Let ABCDEF and GHKLMN be two prisms of equal height, let one have the parallelogram AF as base, and the other the triangle GHK, and let the parallelogram AF be double the triangle GHK.
I say that the prism ABCDEF equals the prism GHKLMN.
Complete the solids AO and GP.
Since the parallelogram AF is double the triangle GHK, and the parallelogram HK is also double the triangle GHK, therefore the parallelogram AF equals the parallelogram HK.
But parallelepipedal solids on equal bases of the same height equal one another, therefore the solid AO equals the solid GP.
And the prism ABCDEF is half of the solid AO, and the prism GHKLMN is half of the solid GP, therefore the prism ABCDEF equals the prism GMKLMN.
Therefore, if there are two prisms of equal height, and one has a parallelogram as base and the other a triangle, and if the parallelogram is double the triangle, then the prisms are equal.

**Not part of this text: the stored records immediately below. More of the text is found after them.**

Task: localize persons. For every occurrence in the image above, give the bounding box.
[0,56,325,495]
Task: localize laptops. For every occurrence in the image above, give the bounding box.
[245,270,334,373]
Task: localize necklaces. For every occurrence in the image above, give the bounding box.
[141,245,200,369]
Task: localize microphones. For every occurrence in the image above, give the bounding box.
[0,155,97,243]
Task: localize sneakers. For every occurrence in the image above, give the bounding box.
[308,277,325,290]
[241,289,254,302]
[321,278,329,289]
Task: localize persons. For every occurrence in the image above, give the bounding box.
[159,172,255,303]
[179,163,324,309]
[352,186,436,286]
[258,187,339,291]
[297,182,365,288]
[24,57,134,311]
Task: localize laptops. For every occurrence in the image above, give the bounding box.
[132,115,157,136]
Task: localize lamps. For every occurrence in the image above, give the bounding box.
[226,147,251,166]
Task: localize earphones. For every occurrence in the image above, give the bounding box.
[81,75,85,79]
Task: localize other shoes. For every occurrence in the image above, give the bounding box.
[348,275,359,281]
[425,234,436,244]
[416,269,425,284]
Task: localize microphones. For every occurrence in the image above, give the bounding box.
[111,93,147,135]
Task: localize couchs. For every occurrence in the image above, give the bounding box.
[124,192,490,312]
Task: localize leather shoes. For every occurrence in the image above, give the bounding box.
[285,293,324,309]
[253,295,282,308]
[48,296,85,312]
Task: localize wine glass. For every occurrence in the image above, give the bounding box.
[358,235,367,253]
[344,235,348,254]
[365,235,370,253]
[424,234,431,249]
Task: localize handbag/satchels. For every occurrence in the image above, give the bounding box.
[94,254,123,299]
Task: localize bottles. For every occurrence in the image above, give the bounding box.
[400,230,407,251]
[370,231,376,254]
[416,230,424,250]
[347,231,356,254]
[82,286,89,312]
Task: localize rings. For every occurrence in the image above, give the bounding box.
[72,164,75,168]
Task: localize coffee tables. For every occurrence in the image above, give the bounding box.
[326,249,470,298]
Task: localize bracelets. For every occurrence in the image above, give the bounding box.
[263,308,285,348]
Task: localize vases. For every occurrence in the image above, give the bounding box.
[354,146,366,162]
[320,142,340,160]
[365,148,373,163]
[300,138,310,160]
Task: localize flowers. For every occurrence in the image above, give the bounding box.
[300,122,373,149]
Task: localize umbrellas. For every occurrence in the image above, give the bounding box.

Both of the prisms in this proposition are triangular, but the base of the first is taken to be one of the parallelograms ACFE on its side while the base of the second is a triangular end GHK. To say that they have the height means the distance from the vertex B to the plane of the parallelogram ACEF is the same as the distance from the vertex M to the plane of the triangle GHK.
When the solids are completed, they are doubled to create two parallelepipeds of the same height and equal bases, which therefore are equal, and so are their halves, the original prisms.